AIM: Copy out the listing below, replacing every instance of "string light" with "fairy light" and leaving everything else unchanged.

DATASET:

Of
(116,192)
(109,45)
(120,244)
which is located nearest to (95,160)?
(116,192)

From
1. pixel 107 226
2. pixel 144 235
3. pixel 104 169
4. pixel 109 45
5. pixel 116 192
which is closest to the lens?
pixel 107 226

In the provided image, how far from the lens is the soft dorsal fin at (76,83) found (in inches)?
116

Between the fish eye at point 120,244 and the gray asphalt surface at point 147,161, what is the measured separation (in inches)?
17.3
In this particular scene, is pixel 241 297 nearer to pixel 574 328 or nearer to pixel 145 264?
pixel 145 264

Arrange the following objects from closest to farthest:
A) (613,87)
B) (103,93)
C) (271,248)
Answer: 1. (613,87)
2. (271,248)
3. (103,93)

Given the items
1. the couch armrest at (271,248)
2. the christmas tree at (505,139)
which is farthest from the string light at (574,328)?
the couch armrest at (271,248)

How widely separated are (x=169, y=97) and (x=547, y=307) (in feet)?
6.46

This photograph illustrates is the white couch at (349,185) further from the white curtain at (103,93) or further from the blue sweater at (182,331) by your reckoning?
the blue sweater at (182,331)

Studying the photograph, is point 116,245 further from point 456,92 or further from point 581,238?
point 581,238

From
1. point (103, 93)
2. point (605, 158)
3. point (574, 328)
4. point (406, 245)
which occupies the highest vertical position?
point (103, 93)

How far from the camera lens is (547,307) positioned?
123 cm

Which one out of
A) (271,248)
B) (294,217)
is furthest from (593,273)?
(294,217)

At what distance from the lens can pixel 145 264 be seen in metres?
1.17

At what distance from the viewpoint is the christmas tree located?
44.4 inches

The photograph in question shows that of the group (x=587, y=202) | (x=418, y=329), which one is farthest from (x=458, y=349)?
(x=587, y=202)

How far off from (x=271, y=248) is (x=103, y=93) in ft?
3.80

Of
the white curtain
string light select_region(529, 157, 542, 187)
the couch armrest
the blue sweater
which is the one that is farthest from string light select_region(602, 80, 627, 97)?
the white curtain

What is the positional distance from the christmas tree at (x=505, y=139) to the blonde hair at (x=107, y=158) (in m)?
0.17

WRITTEN ANSWER:
Of
(116,192)
(109,45)
(120,244)
which is located nearest to (95,160)?
(116,192)

From
1. pixel 107 226
2. pixel 144 235
3. pixel 104 169
4. pixel 109 45
5. pixel 116 192
which is closest to the lens?
pixel 107 226

In the provided image, how far from the lens is the soft dorsal fin at (76,83) found (in inches)?
116

Between the fish eye at point 120,244 and the gray asphalt surface at point 147,161, what is the measured separation (in inches)?
17.3
In this particular scene, is pixel 241 297 nearer to pixel 574 328 or nearer to pixel 145 264?
pixel 145 264

Arrange the following objects from closest to farthest:
A) (613,87)
B) (103,93)
C) (271,248)
Answer: 1. (613,87)
2. (271,248)
3. (103,93)

Given the items
1. the couch armrest at (271,248)
2. the christmas tree at (505,139)
which is farthest from the fairy light at (574,328)?
the couch armrest at (271,248)

How widely separated are (x=169, y=97) and (x=547, y=307) (in feet)?
6.46

This photograph illustrates is the white couch at (349,185) further from the white curtain at (103,93) or further from the blue sweater at (182,331) by your reckoning?
the blue sweater at (182,331)

Studying the photograph, is point 116,245 further from point 456,92 or further from point 581,238?
point 581,238

From
1. point (103, 93)
2. point (605, 158)
3. point (574, 328)
4. point (406, 245)
which occupies the highest vertical position?
point (103, 93)

How far from the camera lens is (547,307) positioned?
123 cm

Which one out of
A) (271,248)
B) (294,217)
is furthest from (593,273)?
(294,217)

At what distance from the lens can pixel 145 264 be seen in metres?
1.17

At what distance from the viewpoint is the christmas tree located?
44.4 inches

The photograph in question shows that of the group (x=587, y=202) | (x=418, y=329), which one is farthest from (x=458, y=349)?
(x=587, y=202)

How far off from (x=271, y=248) is (x=103, y=93) in ft?
3.80

Of
the white curtain
fairy light select_region(529, 157, 542, 187)
the couch armrest
the blue sweater
which is the one that is farthest from fairy light select_region(602, 80, 627, 97)?
the white curtain

What is the positional distance from the christmas tree at (x=505, y=139) to the blonde hair at (x=107, y=158) (in m)?
0.17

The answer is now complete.